The Conference Board said Thursday its Index of Leading Economic Indicators dropped 0.4% in February, the first decline in four months. The index, which is supposed to predict economic activity over the next three to six months, had risen 0.2% in January, revised from an initial 0.1% decline. February's decline was in line with economists' forecasts.

Falling stock prices were the largest negative contributor to the dip, followed by soft labor markets and weak consumer confidence. Experts reiterated that long before the war started, fear of its onset had meaningful consequences.

"In essence, this is a psychological evaluation of what people are expecting for the near future," said Daniel Morgan, market analyst at Noble Financial, a Florida-based money-management firm. "There continues to be a lot of pessimism from the consumer end, which is dragging everything else down."

Of the 10 indicators the Conference Board uses to calculate the index, six were negative, while three were positive. In addition to weakness in consumer confidence, stock prices and in the job market, factory orders for consumer goods and business equipment fell, while homebuilding permits and an increase in money supply helped.

The Conference Board also released its index of coincident indicators, which measures current economic activity. The index was unchanged last month, following a 0.2% rise in January. The index of lagging indicators fell 0.1% in February after a 0.1% increase the previous month.

The Conference Board's report said February's LEI suggests "economic growth may be on the sluggish side in the second quarter." Most economists have reduced their forecasts, but still expect an average 2.2% and 2.8% GDP growth in the first and second quarters, respectively, as reported in the latest Blue Chip Economic Indicators monthly survey.

"The fundamentals point to very good growth in the second quarter, after three consecutive months in which consumers have literally not spent. But it will all hinge on the timeline of this war, on how long it lasts," said Chris Low, chief economist at First Tennessee bank. Consumer spending accounts for two-thirds of the U.S. economy.

Morgan, at Noble Financial, says that "as soon as we get war out of the way, consumers will feel more confident, spending will improve and we'll see growth in the in the medium term."

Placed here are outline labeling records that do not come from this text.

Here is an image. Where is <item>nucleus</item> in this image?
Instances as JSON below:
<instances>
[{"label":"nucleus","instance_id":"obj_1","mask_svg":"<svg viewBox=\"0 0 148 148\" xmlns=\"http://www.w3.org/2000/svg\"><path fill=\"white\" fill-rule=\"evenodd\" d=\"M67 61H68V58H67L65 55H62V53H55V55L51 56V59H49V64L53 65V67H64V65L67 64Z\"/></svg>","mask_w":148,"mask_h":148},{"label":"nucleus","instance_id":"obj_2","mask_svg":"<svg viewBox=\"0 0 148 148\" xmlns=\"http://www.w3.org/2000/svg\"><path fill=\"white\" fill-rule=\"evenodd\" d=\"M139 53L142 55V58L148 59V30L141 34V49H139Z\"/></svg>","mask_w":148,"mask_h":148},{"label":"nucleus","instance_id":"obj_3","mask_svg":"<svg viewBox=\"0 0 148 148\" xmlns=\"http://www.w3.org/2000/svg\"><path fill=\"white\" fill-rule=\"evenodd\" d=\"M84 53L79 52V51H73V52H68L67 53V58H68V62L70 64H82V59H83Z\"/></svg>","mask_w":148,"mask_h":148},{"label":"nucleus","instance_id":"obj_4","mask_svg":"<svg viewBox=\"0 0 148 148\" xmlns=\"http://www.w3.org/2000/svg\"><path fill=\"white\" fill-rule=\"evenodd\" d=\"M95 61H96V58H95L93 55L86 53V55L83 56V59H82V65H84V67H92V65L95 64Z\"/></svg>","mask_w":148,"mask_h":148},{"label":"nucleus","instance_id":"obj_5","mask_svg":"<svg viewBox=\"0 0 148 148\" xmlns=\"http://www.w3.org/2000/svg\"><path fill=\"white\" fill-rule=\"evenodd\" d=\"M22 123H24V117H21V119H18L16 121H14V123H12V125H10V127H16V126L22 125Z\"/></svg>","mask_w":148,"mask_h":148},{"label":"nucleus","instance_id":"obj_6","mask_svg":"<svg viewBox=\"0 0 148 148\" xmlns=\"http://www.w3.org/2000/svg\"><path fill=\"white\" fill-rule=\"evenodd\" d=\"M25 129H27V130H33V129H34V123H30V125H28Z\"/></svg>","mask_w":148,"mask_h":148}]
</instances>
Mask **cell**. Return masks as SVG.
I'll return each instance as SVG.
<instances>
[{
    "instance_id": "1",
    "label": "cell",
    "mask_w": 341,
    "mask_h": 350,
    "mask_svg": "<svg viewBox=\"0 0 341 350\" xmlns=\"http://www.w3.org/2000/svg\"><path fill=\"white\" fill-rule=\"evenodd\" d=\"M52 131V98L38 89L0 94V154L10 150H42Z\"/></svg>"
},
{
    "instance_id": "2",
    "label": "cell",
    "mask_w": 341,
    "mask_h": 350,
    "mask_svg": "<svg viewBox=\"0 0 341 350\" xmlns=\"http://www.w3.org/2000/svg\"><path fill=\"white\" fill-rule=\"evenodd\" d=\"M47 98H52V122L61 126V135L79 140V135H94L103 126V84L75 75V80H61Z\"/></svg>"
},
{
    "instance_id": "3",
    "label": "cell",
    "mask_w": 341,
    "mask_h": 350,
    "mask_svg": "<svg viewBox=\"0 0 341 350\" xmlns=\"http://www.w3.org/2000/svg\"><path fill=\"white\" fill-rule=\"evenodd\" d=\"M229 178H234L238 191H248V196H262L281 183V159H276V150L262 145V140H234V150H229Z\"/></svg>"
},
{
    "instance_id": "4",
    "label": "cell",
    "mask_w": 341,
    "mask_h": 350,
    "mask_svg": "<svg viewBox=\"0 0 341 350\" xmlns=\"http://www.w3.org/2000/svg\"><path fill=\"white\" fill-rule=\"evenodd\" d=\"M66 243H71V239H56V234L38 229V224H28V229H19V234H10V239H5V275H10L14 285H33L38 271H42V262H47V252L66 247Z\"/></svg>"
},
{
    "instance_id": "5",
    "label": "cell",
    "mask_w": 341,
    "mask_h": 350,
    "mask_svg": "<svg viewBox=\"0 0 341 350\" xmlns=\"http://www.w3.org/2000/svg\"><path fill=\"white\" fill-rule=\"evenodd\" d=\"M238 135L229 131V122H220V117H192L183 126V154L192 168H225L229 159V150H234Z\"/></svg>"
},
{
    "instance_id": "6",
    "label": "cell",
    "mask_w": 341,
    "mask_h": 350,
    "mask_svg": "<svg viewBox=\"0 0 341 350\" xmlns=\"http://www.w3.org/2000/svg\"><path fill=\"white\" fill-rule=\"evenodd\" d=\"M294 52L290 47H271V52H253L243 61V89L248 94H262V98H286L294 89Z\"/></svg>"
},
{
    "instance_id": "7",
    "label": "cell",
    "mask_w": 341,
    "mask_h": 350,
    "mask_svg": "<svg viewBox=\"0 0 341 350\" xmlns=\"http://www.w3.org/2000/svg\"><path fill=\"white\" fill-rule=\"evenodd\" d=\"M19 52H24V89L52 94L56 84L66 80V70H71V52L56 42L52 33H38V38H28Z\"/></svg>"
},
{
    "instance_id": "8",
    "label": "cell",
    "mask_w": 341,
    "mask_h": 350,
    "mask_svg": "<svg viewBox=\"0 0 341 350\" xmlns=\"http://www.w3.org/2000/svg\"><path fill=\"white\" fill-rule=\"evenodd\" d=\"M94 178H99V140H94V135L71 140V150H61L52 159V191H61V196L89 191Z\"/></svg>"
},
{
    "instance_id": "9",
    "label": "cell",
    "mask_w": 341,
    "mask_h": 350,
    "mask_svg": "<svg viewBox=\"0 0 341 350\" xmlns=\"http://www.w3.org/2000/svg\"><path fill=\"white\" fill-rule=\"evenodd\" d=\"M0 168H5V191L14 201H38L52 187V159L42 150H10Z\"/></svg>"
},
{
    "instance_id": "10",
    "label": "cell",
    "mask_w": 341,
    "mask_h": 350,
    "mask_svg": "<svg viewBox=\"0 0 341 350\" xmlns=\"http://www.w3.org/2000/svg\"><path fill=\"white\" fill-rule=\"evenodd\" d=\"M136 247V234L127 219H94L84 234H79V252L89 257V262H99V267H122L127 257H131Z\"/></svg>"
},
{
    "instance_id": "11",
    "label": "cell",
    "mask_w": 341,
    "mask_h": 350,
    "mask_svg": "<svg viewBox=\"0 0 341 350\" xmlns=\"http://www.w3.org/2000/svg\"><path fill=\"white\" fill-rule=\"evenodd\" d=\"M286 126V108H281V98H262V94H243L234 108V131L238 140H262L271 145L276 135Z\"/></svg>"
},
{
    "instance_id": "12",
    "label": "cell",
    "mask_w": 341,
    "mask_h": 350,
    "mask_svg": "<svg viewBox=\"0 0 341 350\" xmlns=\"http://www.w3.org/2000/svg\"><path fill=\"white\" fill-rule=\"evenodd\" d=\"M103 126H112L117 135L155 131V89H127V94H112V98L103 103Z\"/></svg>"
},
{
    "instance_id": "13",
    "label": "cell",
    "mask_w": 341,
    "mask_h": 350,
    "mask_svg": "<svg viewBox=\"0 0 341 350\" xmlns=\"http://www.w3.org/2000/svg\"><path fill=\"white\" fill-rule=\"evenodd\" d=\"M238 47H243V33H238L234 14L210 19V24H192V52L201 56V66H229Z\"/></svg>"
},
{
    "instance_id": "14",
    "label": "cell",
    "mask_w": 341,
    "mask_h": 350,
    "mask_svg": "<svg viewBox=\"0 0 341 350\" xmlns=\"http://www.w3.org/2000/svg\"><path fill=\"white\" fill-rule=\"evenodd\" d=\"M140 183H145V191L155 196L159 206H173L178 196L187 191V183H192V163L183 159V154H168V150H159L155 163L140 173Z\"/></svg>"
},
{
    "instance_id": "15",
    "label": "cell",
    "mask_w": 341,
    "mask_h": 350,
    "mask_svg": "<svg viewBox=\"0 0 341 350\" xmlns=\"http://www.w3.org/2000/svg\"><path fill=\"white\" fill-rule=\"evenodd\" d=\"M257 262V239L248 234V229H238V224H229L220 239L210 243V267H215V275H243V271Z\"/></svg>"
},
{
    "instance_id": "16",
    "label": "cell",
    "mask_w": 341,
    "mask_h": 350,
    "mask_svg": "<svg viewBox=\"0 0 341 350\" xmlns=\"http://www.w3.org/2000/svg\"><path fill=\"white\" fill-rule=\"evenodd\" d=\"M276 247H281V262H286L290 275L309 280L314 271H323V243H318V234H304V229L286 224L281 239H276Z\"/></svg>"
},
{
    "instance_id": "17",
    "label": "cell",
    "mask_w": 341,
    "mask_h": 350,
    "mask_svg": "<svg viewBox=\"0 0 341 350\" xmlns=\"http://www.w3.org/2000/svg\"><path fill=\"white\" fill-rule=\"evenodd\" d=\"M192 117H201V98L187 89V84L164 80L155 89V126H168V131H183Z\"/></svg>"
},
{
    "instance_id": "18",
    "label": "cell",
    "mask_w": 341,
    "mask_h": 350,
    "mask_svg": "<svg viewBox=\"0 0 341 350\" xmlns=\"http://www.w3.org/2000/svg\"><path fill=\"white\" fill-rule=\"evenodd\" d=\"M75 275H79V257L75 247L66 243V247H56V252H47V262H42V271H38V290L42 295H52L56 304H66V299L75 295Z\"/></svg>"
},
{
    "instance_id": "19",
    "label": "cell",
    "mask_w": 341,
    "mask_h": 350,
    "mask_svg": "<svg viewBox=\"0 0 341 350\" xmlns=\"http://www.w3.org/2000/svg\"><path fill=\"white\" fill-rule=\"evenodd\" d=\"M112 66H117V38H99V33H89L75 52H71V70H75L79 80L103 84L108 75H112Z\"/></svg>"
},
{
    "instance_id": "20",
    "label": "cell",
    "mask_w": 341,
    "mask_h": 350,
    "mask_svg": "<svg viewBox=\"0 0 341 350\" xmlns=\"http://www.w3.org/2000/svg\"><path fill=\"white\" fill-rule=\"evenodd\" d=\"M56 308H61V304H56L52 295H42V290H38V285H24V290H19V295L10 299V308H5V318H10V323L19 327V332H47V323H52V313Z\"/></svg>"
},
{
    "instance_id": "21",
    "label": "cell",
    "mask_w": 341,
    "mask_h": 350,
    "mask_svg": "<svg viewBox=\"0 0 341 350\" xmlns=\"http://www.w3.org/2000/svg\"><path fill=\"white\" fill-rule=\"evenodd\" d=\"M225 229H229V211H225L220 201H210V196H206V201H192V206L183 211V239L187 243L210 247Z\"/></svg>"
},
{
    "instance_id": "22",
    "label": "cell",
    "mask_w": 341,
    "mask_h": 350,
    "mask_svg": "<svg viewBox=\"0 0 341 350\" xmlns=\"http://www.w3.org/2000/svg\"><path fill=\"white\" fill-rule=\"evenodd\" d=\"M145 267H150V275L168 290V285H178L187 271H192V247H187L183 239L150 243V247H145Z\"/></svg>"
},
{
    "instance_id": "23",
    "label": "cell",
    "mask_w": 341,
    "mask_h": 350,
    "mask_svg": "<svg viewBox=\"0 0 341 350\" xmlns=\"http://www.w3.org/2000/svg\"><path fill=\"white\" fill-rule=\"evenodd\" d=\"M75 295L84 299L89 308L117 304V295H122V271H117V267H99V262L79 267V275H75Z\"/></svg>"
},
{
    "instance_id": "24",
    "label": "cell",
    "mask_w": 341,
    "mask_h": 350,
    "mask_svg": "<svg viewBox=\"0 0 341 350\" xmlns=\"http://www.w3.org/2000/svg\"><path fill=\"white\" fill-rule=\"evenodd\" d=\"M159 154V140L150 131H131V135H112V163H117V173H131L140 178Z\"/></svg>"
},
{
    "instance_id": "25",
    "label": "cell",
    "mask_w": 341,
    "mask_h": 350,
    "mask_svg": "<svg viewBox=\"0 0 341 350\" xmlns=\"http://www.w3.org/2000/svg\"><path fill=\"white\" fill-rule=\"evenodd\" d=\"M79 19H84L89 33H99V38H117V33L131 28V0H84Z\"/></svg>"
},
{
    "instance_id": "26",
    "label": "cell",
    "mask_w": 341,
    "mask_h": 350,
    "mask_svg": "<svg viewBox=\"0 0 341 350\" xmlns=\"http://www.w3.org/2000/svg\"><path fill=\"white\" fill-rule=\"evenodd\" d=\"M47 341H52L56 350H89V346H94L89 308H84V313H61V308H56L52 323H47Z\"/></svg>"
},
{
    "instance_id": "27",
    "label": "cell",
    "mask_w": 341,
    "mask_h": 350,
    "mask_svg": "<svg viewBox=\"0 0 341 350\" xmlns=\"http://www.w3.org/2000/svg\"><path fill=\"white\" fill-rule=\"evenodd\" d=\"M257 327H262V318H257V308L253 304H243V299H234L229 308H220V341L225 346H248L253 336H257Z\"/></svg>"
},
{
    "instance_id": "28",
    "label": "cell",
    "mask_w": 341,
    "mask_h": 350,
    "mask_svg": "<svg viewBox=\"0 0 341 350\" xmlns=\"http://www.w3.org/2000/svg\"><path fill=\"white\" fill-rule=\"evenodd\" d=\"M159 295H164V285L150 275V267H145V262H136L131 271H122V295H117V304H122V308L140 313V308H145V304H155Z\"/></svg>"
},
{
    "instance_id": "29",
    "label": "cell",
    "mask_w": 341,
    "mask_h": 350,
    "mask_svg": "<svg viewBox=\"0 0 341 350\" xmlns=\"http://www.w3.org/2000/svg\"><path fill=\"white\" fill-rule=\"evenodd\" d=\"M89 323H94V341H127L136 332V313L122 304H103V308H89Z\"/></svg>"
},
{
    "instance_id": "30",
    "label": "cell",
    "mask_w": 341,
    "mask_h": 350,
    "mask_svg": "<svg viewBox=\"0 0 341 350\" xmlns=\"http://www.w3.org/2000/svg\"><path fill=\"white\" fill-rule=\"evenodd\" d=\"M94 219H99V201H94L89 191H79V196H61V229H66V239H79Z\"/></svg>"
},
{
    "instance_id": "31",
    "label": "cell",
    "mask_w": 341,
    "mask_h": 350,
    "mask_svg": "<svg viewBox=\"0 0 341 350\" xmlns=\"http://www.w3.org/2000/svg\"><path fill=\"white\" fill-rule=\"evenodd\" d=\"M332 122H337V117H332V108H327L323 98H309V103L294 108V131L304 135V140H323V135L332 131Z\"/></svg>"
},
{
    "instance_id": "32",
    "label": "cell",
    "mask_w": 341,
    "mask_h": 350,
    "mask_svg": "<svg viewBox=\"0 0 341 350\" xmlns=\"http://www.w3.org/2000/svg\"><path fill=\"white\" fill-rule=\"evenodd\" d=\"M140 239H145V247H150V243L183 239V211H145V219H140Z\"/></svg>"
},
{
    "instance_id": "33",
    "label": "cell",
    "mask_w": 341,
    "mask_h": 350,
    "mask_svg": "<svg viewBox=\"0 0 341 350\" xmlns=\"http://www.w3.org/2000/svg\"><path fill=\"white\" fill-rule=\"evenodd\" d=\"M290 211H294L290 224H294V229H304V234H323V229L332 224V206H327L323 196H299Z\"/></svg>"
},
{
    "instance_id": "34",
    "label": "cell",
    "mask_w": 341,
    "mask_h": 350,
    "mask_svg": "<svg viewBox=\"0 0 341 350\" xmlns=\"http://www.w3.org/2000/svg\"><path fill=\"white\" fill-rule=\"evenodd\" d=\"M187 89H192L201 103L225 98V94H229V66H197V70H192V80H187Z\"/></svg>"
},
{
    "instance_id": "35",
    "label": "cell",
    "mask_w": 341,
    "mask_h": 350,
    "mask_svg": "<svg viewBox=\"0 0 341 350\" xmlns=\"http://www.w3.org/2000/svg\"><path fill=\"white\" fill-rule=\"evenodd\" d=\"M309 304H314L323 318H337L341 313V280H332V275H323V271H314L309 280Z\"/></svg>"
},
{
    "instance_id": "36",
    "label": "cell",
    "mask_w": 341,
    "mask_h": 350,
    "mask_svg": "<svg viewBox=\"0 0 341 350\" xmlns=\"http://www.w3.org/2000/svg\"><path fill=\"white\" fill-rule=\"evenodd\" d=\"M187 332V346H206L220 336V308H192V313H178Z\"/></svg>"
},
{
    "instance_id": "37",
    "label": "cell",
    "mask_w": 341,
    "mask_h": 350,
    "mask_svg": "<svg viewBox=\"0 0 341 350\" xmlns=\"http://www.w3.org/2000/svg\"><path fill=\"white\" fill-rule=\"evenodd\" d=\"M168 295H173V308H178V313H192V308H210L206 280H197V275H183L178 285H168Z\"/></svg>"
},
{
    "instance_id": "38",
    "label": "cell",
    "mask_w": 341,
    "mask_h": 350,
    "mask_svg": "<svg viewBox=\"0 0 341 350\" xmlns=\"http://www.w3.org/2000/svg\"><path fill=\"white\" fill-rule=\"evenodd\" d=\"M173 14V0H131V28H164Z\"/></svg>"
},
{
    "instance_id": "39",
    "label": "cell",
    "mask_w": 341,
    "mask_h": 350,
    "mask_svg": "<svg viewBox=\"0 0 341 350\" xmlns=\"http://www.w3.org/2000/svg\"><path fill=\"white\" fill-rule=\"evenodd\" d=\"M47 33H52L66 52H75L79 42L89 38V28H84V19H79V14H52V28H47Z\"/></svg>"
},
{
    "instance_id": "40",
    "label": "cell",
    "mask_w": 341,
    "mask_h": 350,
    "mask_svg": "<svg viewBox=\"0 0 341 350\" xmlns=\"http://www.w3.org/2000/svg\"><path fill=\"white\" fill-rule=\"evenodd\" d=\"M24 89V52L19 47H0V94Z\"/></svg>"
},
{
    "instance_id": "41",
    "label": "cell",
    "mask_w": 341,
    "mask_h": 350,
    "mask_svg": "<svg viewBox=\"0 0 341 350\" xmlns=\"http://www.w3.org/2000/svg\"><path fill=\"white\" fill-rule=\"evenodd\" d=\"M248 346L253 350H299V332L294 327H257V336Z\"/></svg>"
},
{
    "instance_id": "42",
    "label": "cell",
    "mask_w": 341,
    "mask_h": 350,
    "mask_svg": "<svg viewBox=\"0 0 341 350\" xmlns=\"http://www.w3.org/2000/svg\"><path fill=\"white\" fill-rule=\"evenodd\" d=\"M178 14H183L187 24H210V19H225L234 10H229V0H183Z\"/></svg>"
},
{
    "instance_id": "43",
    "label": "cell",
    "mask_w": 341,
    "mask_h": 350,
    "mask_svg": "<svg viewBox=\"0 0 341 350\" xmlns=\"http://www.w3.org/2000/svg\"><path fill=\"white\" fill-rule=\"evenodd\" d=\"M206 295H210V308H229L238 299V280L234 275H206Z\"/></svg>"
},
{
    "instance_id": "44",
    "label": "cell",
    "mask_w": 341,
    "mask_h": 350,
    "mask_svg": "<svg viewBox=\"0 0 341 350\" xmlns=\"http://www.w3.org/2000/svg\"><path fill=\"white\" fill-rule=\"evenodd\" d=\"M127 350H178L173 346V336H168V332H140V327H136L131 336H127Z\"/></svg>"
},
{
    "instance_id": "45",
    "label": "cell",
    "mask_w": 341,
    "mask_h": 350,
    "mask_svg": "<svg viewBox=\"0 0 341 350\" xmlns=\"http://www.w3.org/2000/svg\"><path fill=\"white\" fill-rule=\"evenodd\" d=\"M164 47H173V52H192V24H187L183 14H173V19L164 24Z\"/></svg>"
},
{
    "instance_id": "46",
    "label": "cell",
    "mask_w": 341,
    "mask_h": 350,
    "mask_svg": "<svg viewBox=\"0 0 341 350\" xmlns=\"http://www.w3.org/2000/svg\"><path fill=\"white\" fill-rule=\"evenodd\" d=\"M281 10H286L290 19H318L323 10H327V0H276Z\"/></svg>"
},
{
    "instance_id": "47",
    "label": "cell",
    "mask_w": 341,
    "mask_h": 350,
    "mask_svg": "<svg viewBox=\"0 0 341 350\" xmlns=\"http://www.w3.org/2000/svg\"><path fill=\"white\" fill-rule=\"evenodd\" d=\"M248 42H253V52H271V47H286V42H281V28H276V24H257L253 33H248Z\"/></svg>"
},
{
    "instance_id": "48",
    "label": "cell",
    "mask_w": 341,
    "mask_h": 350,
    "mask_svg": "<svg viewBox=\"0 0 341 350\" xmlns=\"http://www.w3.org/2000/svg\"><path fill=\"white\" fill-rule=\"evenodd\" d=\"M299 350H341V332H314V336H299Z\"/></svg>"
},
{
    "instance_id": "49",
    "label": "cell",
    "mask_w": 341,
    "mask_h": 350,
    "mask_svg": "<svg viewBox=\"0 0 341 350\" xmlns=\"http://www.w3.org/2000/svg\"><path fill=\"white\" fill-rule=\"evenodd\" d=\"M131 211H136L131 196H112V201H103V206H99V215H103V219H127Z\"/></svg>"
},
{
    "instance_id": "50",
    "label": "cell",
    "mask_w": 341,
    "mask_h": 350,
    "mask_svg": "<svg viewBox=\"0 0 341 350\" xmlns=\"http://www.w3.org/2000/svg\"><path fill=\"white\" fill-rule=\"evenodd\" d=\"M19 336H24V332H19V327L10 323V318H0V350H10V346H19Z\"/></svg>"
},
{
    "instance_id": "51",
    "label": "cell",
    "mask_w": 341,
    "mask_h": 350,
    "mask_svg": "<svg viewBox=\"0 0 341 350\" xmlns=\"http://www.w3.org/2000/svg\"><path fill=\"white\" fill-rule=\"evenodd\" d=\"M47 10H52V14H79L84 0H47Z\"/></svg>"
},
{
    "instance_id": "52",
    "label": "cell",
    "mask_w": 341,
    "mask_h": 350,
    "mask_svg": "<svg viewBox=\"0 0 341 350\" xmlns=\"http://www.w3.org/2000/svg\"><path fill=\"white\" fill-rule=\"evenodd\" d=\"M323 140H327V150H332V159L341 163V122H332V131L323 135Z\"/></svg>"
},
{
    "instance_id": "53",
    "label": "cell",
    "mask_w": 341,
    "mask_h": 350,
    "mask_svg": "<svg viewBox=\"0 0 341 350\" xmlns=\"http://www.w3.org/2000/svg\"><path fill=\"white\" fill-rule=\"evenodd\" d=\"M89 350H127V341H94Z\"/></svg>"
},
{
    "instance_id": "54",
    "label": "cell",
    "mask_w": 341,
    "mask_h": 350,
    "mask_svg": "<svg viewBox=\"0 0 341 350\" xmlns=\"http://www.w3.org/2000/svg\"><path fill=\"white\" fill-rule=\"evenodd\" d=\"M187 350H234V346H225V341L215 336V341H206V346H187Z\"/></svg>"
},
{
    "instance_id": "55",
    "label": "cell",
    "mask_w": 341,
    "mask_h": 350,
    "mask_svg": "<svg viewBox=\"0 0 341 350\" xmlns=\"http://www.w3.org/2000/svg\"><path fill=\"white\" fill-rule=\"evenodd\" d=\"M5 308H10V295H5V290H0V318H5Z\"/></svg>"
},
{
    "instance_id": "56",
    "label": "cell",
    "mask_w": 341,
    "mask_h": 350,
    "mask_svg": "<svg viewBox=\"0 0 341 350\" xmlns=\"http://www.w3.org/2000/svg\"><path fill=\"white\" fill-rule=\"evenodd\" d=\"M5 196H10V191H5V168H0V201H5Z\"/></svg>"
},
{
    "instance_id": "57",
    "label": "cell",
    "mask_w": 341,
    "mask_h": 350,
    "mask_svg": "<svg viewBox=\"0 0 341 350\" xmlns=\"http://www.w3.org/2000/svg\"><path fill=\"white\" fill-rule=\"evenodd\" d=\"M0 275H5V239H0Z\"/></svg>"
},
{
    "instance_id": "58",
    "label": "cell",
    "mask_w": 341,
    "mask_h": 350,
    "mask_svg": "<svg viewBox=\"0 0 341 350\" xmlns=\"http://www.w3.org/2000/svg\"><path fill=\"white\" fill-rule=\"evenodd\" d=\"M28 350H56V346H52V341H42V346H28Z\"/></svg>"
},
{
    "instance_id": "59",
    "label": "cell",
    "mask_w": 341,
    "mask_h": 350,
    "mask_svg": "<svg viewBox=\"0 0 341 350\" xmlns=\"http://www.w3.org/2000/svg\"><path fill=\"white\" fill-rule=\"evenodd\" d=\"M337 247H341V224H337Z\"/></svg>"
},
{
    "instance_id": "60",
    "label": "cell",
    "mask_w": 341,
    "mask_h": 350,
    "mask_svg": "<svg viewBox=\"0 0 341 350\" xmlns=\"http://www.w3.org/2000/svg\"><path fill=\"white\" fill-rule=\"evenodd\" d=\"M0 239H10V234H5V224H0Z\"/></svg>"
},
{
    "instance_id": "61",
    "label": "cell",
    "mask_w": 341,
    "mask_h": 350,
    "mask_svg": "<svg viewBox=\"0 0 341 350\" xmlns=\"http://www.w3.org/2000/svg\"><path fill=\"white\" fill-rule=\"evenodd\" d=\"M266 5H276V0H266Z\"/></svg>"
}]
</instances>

A separate government report showed the number of workers filing new claims for unemployment benefits remained above the 400,000 level for the fifth consecutive week. Initial jobless claims fell to 421,000 in the week ended March 15, from 425,000 the prior week. Economists had expected the decline to be steeper, reaching 415,000.

Meanwhile, manufacturing in the Philadelphia area had its biggest decline in over a year, as factory orders dried up amid war uncertainty. The Philadelphia Federal Reserve reported its general economic index fell to minus-8.0 in March, from a plus-2.3 the prior month. A negative number indicates most manufacturers surveyed said business worsened during the period. Economists had expected the index to fall to minus-0.4.

Economic weakness was a theme of an address prepared by New York Federal Reserve President William McDonough. "One concern I have is that recovery in the business sector continues to be restrained, not just by geopolitical uncertainty and the need for further restructuring in some key sectors, but by caution on the part of investors and lenders," McDonough said in a speech for the New York State Bankers Association to be given Thursday.